> _GIVEN INFORMATION_
.....

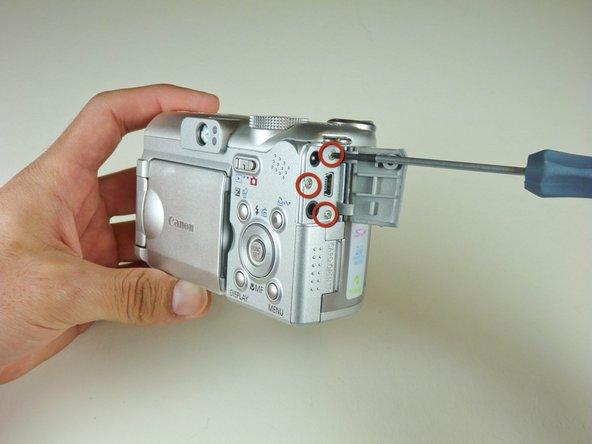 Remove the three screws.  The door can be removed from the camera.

.....

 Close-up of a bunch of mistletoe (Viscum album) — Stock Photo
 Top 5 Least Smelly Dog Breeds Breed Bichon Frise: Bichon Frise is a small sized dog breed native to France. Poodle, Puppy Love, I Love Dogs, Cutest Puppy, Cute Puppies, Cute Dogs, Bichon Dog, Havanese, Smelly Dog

.....

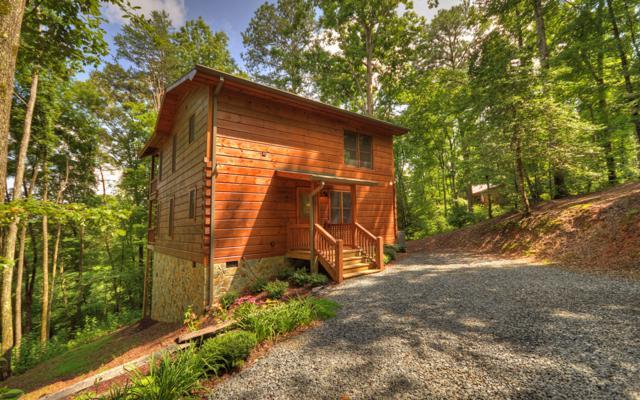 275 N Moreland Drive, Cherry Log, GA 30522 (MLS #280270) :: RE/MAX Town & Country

.....

> _PROMPT_
Only one stretch of the records above is wanted: the lines between the one holding "Close-up of a" and the one holding "Top 5 Least", inclusive, reproduced exactly.

> _EXERCISE ANSWER_
 Close-up of a bunch of mistletoe (Viscum album) — Stock Photo
 Top 5 Least Smelly Dog Breeds Breed Bichon Frise: Bichon Frise is a small sized dog breed native to France. Poodle, Puppy Love, I Love Dogs, Cutest Puppy, Cute Puppies, Cute Dogs, Bichon Dog, Havanese, Smelly Dog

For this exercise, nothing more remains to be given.